First, open R or RStudio and load the required libraries. For this analysis, we’ll use tidyverse for data handling and ggpubr for visualization.

# Install packages if not already installed
install.packages("tidyverse")
install.packages("ggpubr")
# Load libraries
library(tidyverse)
library(ggpubr)

🌱 Step 2: Load or Create Your Data

Let’s assume you have a dataset with plant height and other variables like sunlight, water, and fertilizer.

Here’s a sample dataset:

# Sample dataset
plant_data <- data.frame(
height_cm = c(45, 50, 55, 60, 65, 70, 75, 80),
sunlight_hours = c(5, 6, 6, 7, 8, 9, 10, 11),
water_ml = c(300, 350, 400, 450, 500, 550, 600, 650),
fertilizer_score = c(2, 3, 3, 4, 5, 5, 6, 7)
)

📊 Step 3: Explore the Data

Before running a correlation analysis, it’s good practice to look at the data:

head(plant_data)
summary(plant_data)

📈 Step 4: Compute the Correlation Matrix

Use the cor() function to calculate the correlation coefficients:

cor_matrix <- cor(plant_data)
print(cor_matrix)

This will give you a matrix showing the correlation between all pairs of variables.


🔍 Step 5: Visualize the Correlations

Let’s visualize the correlation between height_cm and other variables using scatter plots:

# Scatter plot with regression line
ggscatter(plant_data, x = "sunlight_hours", y = "height_cm",
add = "reg.line", conf.int = TRUE,
cor.coef = TRUE, cor.method = "pearson",
xlab = "Sunlight (hours)", ylab = "Plant Height (cm)")

Repeat for other variables (water_ml, fertilizer_score) by changing the x argument.


✅ Step 6: Interpret the Results

  • A positive correlation means that as one variable increases, the other tends to increase.
  • A negative correlation means that as one increases, the other decreases.
  • A value close to 0 means no clear relationship.

Example interpretation:

The correlation between plant height and sunlight is 0.98, indicating a strong positive relationship. As sunlight increases, plant height increases significantly.

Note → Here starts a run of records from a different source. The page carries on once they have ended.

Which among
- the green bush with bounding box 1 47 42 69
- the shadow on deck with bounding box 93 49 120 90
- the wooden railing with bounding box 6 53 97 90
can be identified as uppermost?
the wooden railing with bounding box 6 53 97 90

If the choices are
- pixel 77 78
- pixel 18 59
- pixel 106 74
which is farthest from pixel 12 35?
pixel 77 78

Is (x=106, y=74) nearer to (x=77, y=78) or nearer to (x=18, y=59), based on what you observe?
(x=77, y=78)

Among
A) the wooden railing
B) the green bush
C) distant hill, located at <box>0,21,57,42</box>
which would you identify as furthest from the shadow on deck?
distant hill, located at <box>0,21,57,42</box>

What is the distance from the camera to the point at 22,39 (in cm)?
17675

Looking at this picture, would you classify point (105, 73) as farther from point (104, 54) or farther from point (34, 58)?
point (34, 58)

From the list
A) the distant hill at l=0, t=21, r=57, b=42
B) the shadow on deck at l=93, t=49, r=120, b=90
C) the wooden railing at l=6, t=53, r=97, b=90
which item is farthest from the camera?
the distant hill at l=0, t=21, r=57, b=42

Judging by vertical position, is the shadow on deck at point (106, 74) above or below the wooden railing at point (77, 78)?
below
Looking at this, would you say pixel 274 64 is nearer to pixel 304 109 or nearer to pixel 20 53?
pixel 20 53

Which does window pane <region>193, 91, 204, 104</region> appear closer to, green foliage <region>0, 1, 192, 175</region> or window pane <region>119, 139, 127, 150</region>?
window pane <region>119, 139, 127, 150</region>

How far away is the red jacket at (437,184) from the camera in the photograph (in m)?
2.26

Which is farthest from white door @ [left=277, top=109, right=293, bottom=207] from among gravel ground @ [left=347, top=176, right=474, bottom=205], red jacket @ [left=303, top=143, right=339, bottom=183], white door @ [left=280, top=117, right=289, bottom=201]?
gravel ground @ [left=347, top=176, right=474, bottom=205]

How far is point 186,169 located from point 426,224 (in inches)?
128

📌 Bonus: Significance Testing

You can test whether a correlation is statistically significant using cor.test():

cor.test(plant_data$height_cm, plant_data$sunlight_hours)

This provides a p-value. If p < 0.05, the correlation is statistically significant.


🌟 Conclusion

Correlation analysis is a quick and effective way to uncover patterns in your plant growth data. With just a few lines of R code, you can:

  • Quantify relationships
  • Visualize patterns
  • Support your plant biology research with real stats!